The next afternoon, Tod was on his way upstairs when he saw a crowd in front of the door to the Greeners’ apartment. They were excited and talked in whispers. “What’s happened?” he asked. “Harry’s dead.”

He tried the door of the apartment. It wasn’t locked, so he went in. The corpse lay stretched out on the bed, completely covered with a blanket. From Faye’s room came the sound of crying. He knocked softly on her door. She opened it for him, then turned without saying a word, and stumbled to her bed. She was sobbing into a face towel.

He stood in the doorway, without knowing what to do or say. Finally, he went over to the bed and tried to comfort her. He patted her shoulder. “You poor kid.”

She was wearing a tattered, black lace negligee that had large rents in it. When he leaned over her, he noticed that her skin gave off a warm, sweet odor, like that of buck-wheat in flower.
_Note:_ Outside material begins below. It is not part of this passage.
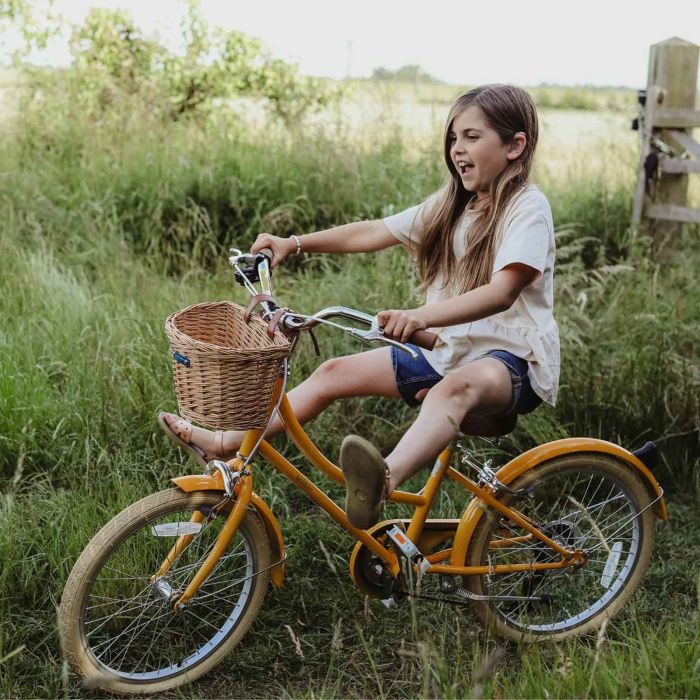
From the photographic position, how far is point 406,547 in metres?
2.84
He turned away and lit a cigarette. There was a knock on the door. When he opened it, Mary Dove rushed past him to take Faye in her arms. Mary also told Faye to be brave. She phrased it differently than he had done, however, and made it sound a lot more convincing. “Show some guts, kid. Come on now, show some guts.” Faye shoved her away and stood up. She took a few wild steps, then sat down on the bed again.

“I killed him,” she groaned.

Mary and he both denied this emphatically.

“I killed him, I tell you! I did! I did!”

She began to call herself names. Mary wanted to stop her, but Tod told her not to. Faye had begun to act and he felt that if they didn’t interfere she would manage an escape for herself. “She’ll talk herself quiet,” he said.

In a voice heavy with self-accusation, she began to tell what had happened. She had come home from the studio and found Harry in bed. She asked him how he was, but didn’t wait for an answer. Instead, she turned her back on him to examine herself in the wall mirror. While fixing her face, she told him that she had seen Ben Murphy and that Ben had said if Harry were feeling better he might be able to use him in a Bowery sequence. She had been surprised when he didn’t shout as he always did when Ben’s name was mentioned. He was jealous of Ben and always shouted, “To hell with that bastard; I knew him when he cleaned spittoons in a nigger barroom.”

She realized that he must be pretty sick. She didn’t turn around because she noticed what looked like the beginning of a pimple. It was only a speck of dirt and she wiped it off, but then she had to do her face all over again. While she was working at it, she told him that she could get a job as a dress extra if she had a new evening gown. Just to kid him, she looked tough and said, “If you can’t buy me an evening gown, I’ll find someone who can.”

When he didn’t say anything, she got sore and began to sing, “Jeepers Creepers.” He didn’t tell her to shut up, so she knew something must be wrong. She ran over to the couch. He was dead.

As soon as she had finished telling all this, she began to sob in a lower key, almost a coo, and rocked herself back and forth. “Poor papa…Poor darling…”

The fun they used to have together when she was little. No matter how hard up he was, he always bought her dolls and candy, and no matter how tired, he always played with her. She used to ride piggy-back and they would roll on the floor and laugh and laugh.

Mary’s sobs made Faye speed up her own and they both began to get out of hand.

There was a knock on the door. Tod answered it and found Mrs. Johnson, the janitress. Faye shook her head for him not to let her in. “Come back later,” Tod said.

He shut the door in her face. A minute later it opened again and Mrs.

Johnson entered boldly. She had used a pass-key.

“Get out,” he said.

She tried to push past him, but he held her until Faye told him to let her go.

He disliked Mrs. Johnson intensely. She was an officious, bustling woman with a face like a baked apple, soft and blotched. Later he found out that her hobby was funerals. Her preoccupation with them wasn’t morbid; it was formal. She was interested in the arrangement of the flowers, the order of the procession, the clothing and deportment of the mourners. She went straight to Faye and stopped her sobs with a firm, “Now, Miss Greener.”